In this study, we integrate genomic data into the distribution modelling of a lacertid lizard species, the Large Psammodromus Psammodromus algirus , whose phylogeographical and ecological differentiation is well characterized (Carranza et al. 2006, Díaz et al. 2017, Llanos-Garrido et al. 2019). This lizard is widespread across the Western Mediterranean region, and its range encompasses contrasting environmental conditions, extending from northern Africa in the south to southwest France in the north, and from Portugal in the west to Tunisia in the east (Fig. 1A). We used 21 loci putatively under selection (hereafter outliers; Llanos-Garrido et al. 2019) to model distribution boundaries on the basis of five closely located central populations that cover a representative fraction of the environmental variation faced by P. algirus across its entire distribution range. These outlier SNPs were identified by two methods of outlier detection, one of them independent of population coancestry (an extension of the Lewontin–Krakauer test; Bonhomme et al. 2010) and the other one not (Bayescan v.2.1; Foll and Gaggiotti 2008). To model the distribution of P. algirus from these SNPs putatively under selection, we ran an environmental association analysis (Rellstab et al. 2015) with allelic variants at loci under selection as predictors, and we extrapolated, for all possible allelic combinations at those loci, the geographical locations with suitable environmental conditions. By doing so, we were able to infer not only an ecological niche model of the whole distribution range of the species, but also the genotypes that would potentially be adapted to each geographical grid cell within it. We assumed a simple model without center-border biases, and in which every genotype is able to reach every geographic cell. Also, we only used the (adaptive) genetic variation at those particular loci likely to be associated with environmental conditions, in such way that we could know whether actual range limits are linked to adaptability thresholds determined by the amount of additive genetic variance available for selection. This approach allowed us to test whether a species’ distribution range can be explained by the genetic dynamics that shape local adaptation, without invoking demographic processes such as gene swamping or increased homozygosity near the edge of the range (Herrera and Bazaga 2008; Polechová et al. 2009).

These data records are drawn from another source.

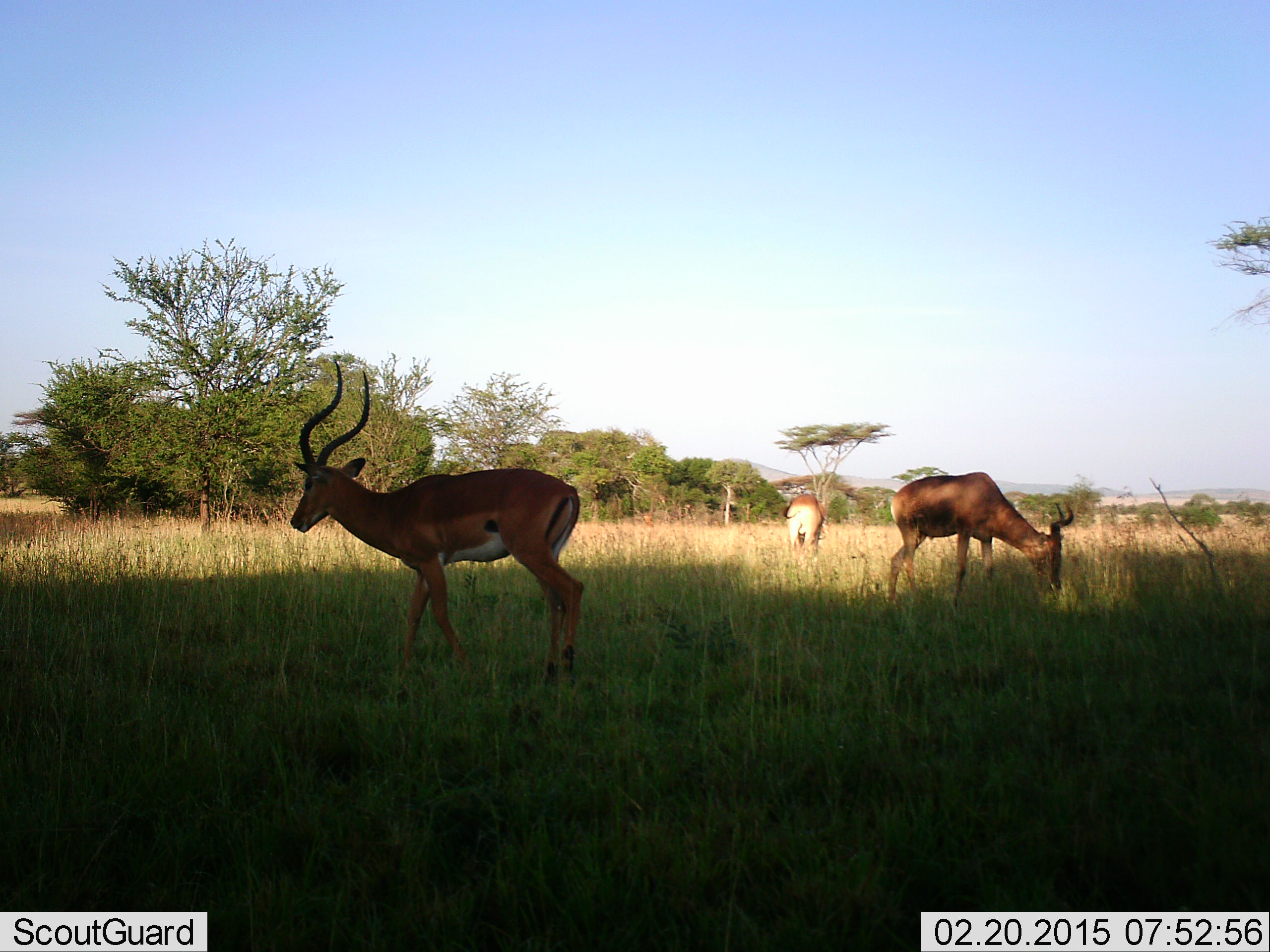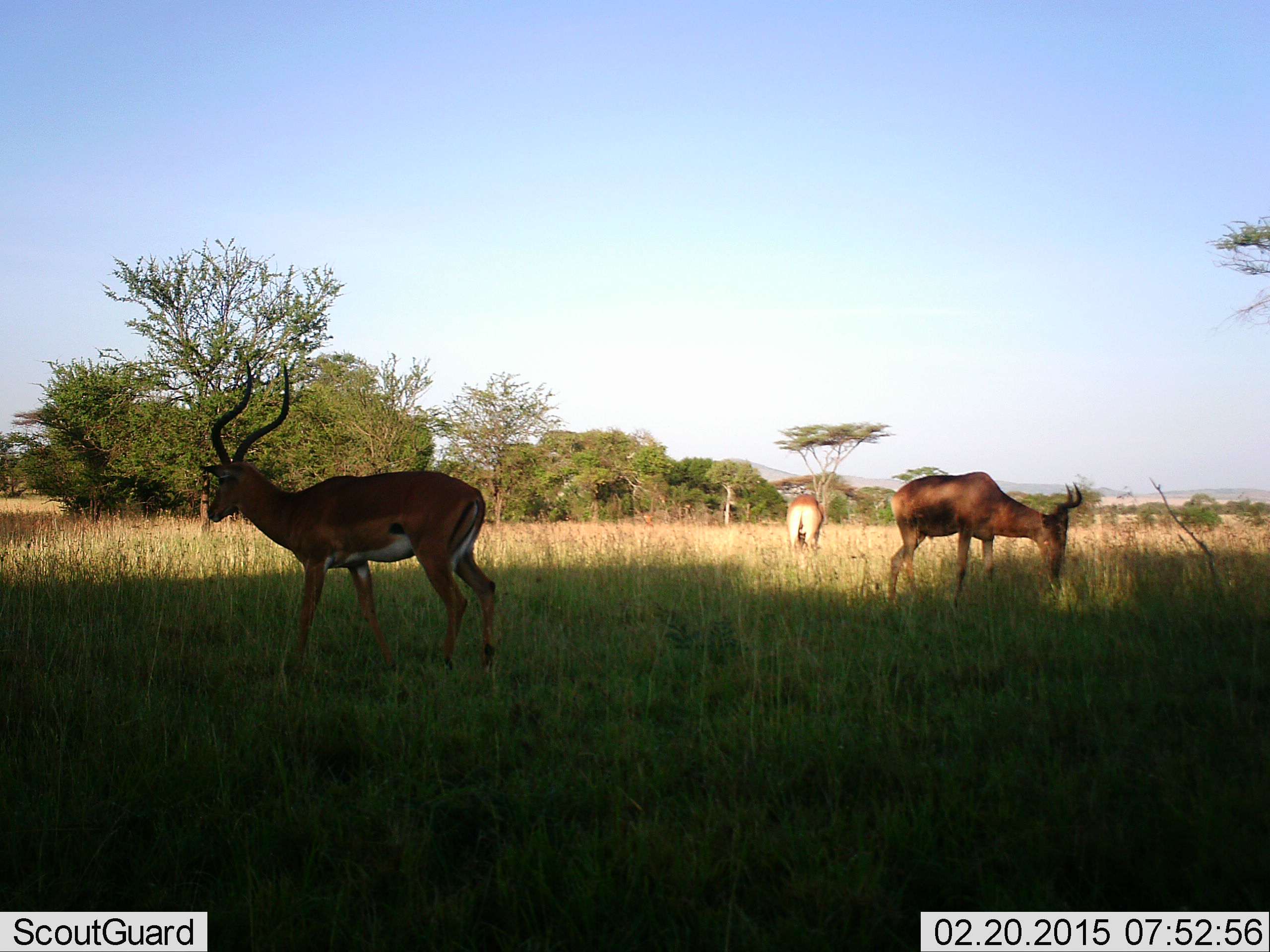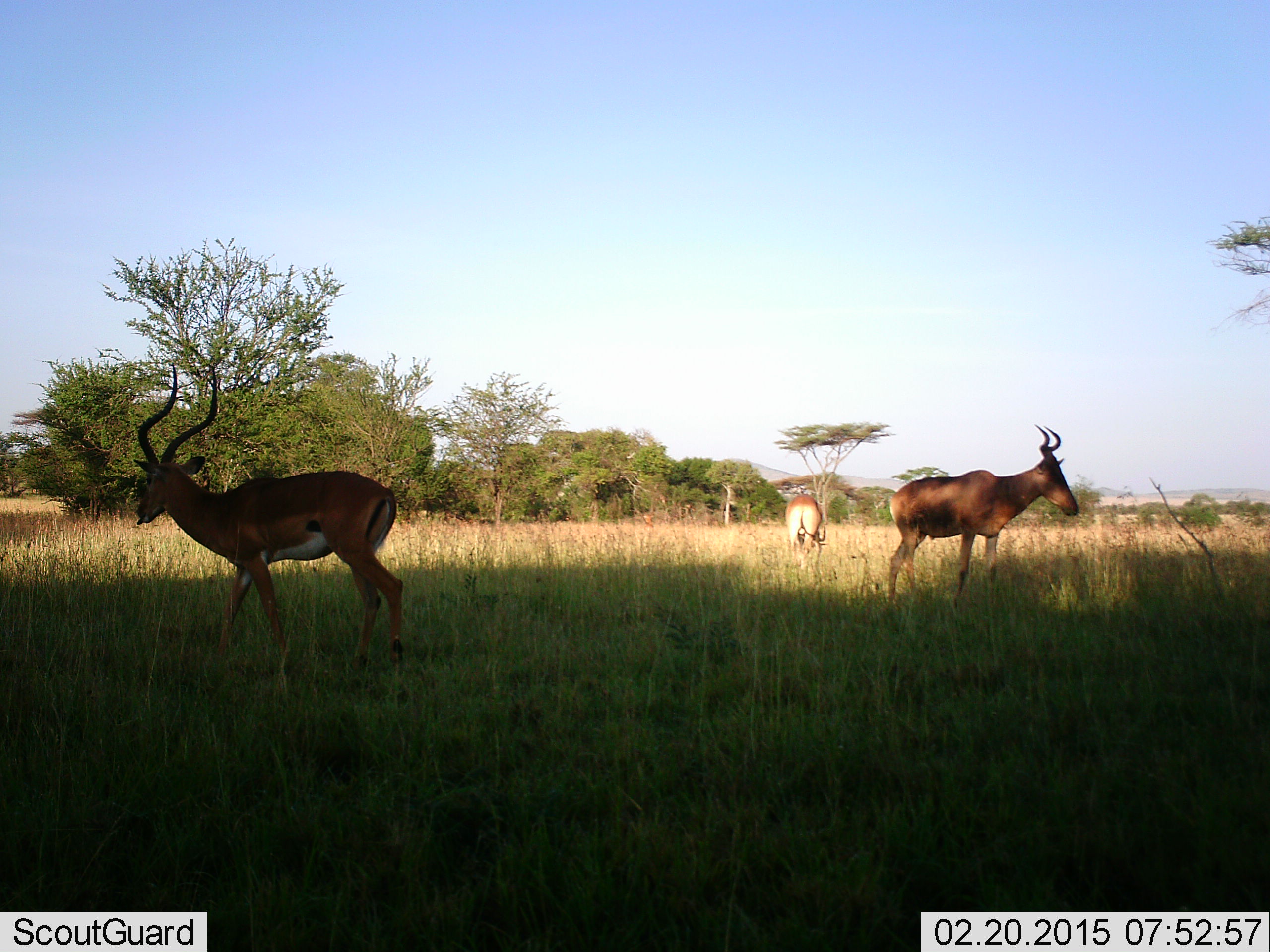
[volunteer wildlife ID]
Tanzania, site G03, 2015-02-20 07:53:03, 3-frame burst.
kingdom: Animalia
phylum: Chordata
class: Mammalia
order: Artiodactyla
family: Bovidae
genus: Alcelaphus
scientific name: Alcelaphus buselaphus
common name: hartebeest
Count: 2.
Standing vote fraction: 15%.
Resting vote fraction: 0%.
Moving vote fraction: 8%.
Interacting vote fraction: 0%.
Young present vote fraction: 0%.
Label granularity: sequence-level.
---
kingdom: Animalia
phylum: Chordata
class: Mammalia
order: Artiodactyla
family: Bovidae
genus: Aepyceros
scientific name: Aepyceros melampus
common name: impala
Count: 1.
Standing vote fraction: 50%.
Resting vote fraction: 0%.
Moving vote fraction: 56%.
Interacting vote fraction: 0%.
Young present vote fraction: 0%.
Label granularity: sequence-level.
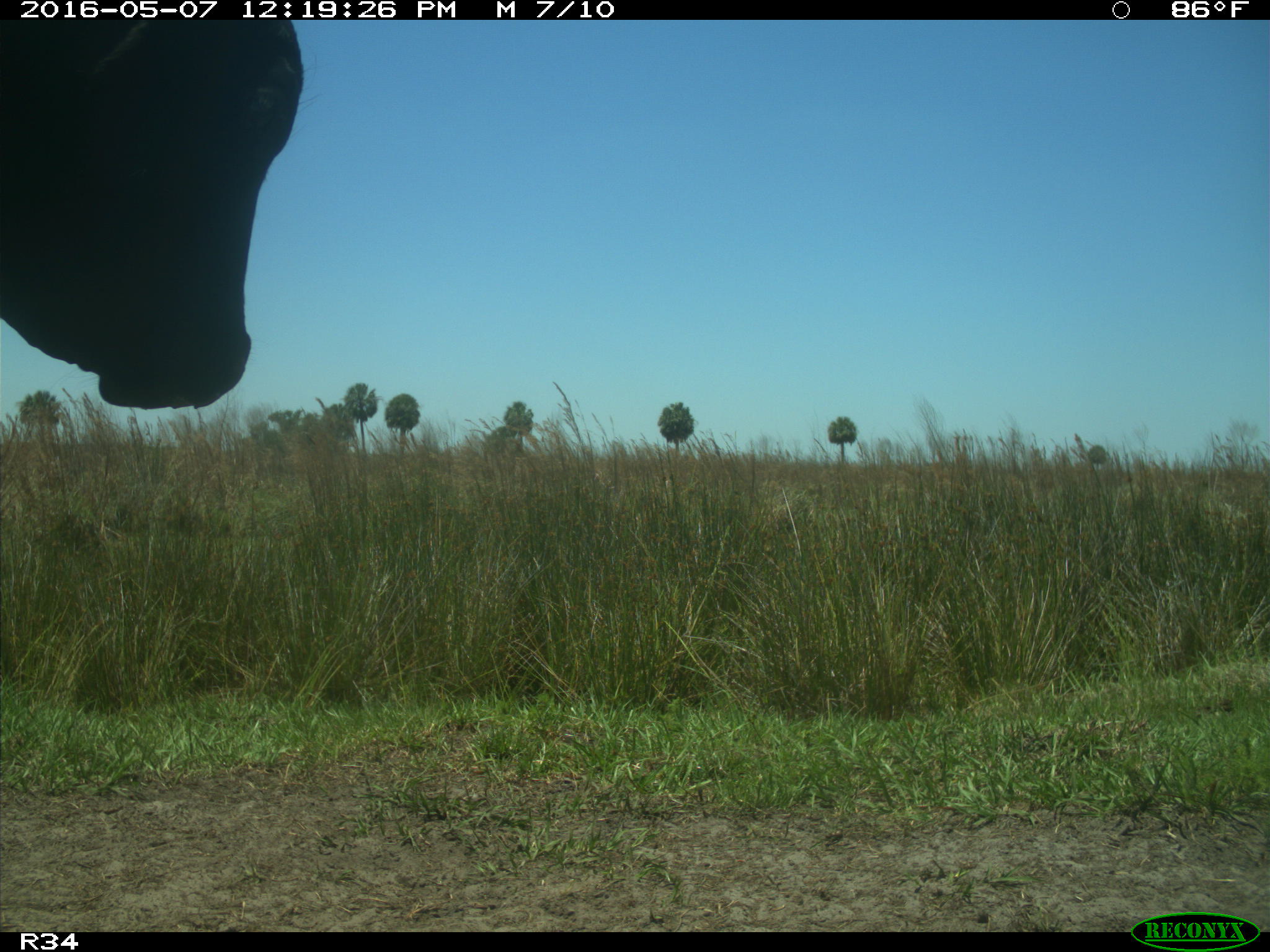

Specifically, we aimed to answer the following questions: 1) Is it possible to infer an entire distribution range on the basis of a limited number of outlier loci? 2) How important are limitations to dispersal in defining a species’ range limits? 3) Are there fewer genotypes adapted to marginal conditions than to core conditions? And 4) is there an adaptability threshold, determined by the availability of genetic variance under selection, that constrains the expansion of the range beyond its actual boundaries?